● Task directions: Start with the first line of the data and end with the line that holds "The dropout induction"; write out each one exactly.

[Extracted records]
::::

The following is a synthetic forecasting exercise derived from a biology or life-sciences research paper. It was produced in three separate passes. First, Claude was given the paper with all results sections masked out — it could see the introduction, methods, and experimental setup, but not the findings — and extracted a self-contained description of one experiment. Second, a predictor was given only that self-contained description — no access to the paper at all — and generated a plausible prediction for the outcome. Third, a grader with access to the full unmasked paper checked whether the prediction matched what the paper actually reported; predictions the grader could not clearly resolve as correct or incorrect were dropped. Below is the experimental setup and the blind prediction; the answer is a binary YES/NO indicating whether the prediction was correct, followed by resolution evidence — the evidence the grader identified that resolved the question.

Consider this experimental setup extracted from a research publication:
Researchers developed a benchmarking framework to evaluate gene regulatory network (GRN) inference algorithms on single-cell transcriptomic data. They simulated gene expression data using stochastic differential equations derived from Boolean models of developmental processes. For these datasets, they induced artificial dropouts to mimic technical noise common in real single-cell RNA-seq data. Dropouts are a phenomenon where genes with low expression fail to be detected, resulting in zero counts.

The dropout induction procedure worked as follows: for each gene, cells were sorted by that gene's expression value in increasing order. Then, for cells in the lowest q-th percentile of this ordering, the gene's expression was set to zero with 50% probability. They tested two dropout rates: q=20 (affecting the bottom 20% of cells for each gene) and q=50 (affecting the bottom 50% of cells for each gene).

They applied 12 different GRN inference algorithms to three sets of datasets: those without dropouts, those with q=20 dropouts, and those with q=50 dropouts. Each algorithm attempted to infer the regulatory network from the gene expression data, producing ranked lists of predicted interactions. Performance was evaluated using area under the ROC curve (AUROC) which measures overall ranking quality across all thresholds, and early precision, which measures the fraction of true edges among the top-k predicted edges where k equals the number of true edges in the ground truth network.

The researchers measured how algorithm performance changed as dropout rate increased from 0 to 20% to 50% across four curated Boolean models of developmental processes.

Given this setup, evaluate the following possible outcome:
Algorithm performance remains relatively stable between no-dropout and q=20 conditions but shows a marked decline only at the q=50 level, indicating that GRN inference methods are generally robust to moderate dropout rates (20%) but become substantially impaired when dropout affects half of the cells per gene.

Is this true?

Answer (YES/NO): NO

::::

● Answer section:
The following is a synthetic forecasting exercise derived from a biology or life-sciences research paper. It was produced in three separate passes. First, Claude was given the paper with all results sections masked out — it could see the introduction, methods, and experimental setup, but not the findings — and extracted a self-contained description of one experiment. Second, a predictor was given only that self-contained description — no access to the paper at all — and generated a plausible prediction for the outcome. Third, a grader with access to the full unmasked paper checked whether the prediction matched what the paper actually reported; predictions the grader could not clearly resolve as correct or incorrect were dropped. Below is the experimental setup and the blind prediction; the answer is a binary YES/NO indicating whether the prediction was correct, followed by resolution evidence — the evidence the grader identified that resolved the question.

Consider this experimental setup extracted from a research publication:
Researchers developed a benchmarking framework to evaluate gene regulatory network (GRN) inference algorithms on single-cell transcriptomic data. They simulated gene expression data using stochastic differential equations derived from Boolean models of developmental processes. For these datasets, they induced artificial dropouts to mimic technical noise common in real single-cell RNA-seq data. Dropouts are a phenomenon where genes with low expression fail to be detected, resulting in zero counts.

The dropout induction procedure worked as follows: for each gene, cells were sorted by that gene's expression value in increasing order. Then, for cells in the lowest q-th percentile of this ordering, the gene's expression was set to zero with 50% probability. They tested two dropout rates: q=20 (affecting the bottom 20% of cells for each gene) and q=50 (affecting the bottom 50% of cells for each gene).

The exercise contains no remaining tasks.